她说:“罗凯你真傻你为什么要打你自己嘛她明明是让你打我的呀你就打我嘛我又不会怪你――”小洛淋漓酣畅地哭着,喊出来这一大串话,连口气也不喘所以中间不能用标点符号。
她不理会罗凯气急败坏地在对她吼:“你脑子有毛病啊笨蛋――你还嫌你今天丢的人不够多呀你!”罗凯一边吼一边无奈地想:女生们真是没救。
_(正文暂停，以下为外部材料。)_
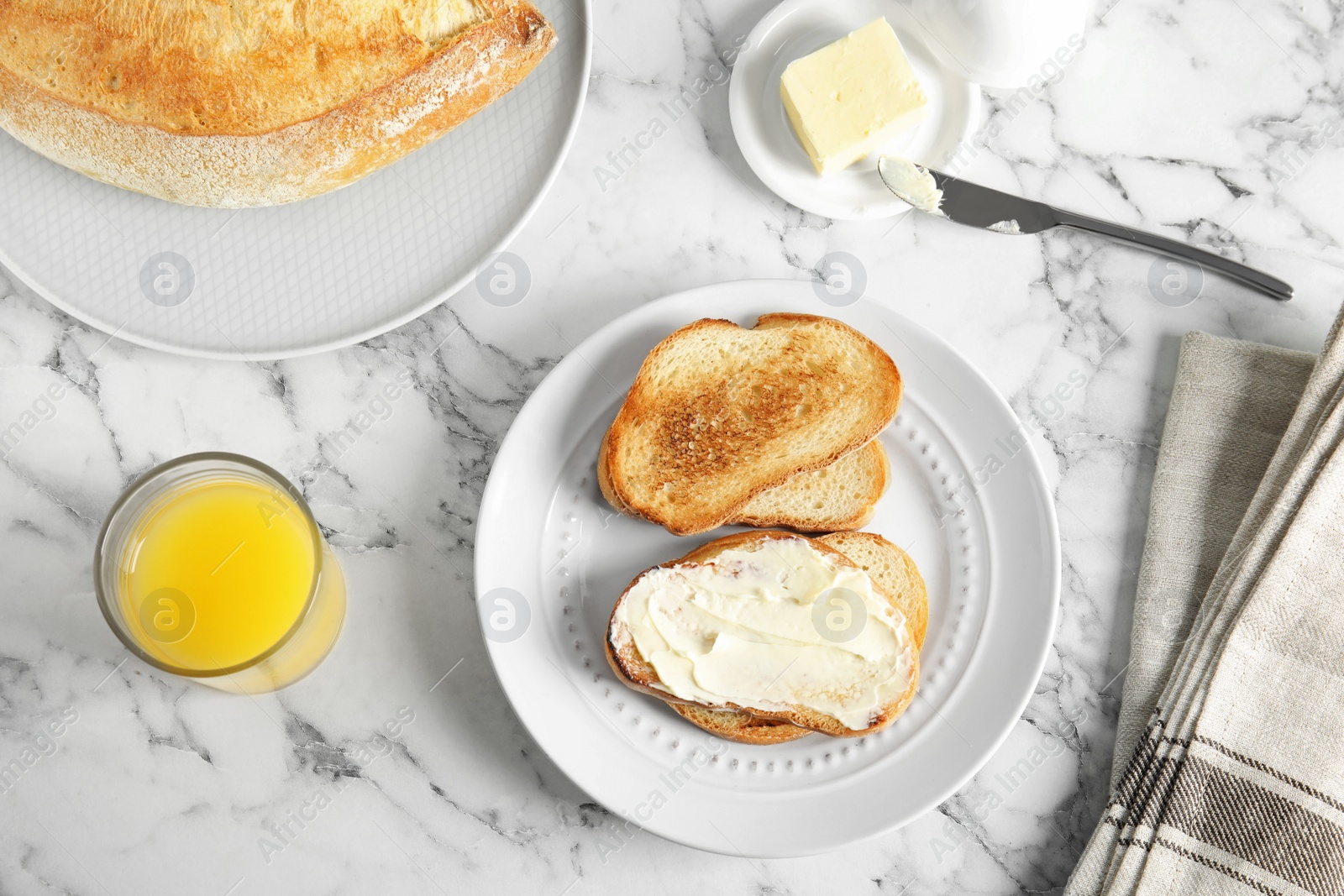 Photo of Tasty bread with butter served for breakfast on marble table, top view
为什么她对这样一个本来该庄严的时刻视而不见,而且轻而易举地就拆了罗凯用两个那么响亮的巴掌才搭好的台。
真是不可原谅。
罗凯好奇看着小洛,她在放声大哭的时候似乎乐在其中。
女孩子真是一种奇怪的动物。
小洛心里一遍又一遍回味着刚刚的那个瞬间。
她在一阵眩晕中看到罗凯扬起了手。
重重地落在他自己清秀的脸上。
这是为了小洛。
这是罗凯送给小洛的礼物。
这是罗凯跟小洛之间的约定。
这是小洛要用全身力气甚至是有生之年来遵守的约定。
小洛不知道对于罗凯来说那两个耳光完全不代表这种意义,她只是明白:丁小洛永远不会背叛罗凯。
为了罗凯丁小洛什么都愿意做。
温柔的夕阳像河流一样浸泡着这两个孩子,一个在号啕大哭,一个手足无措。
夕阳叹了一口气:这两个孩子都是好孩子啊。
有情有义,知恩图报。
可是有什么办法,已经准备好了的磨难还是必须要降临的。
它只能拼尽全力让自己再灿烂一点,再美丽一点,再惨烈一点――夕阳只能用这种方式来提醒他们了,因为即使是夕阳,也没有力量改变任何人的命运。
23
夏芳然经历过很多次手术。
比如植皮,比如扩张器植入,还比如――一些奇奇怪怪的名称。
除了帮她整容之外,这些手术还担负着其他的功能:那些硫酸烧伤了她的右耳道,他们做手术来尽可能地帮她把已接近封闭的耳道打开;她原先性感饱满的嘴唇如今变成了细细的一条线,他们做手术来帮助她能够正常地咀嚼跟吞咽食物――陆羽平总是开玩笑地说:在医院约会是件很酷的事情。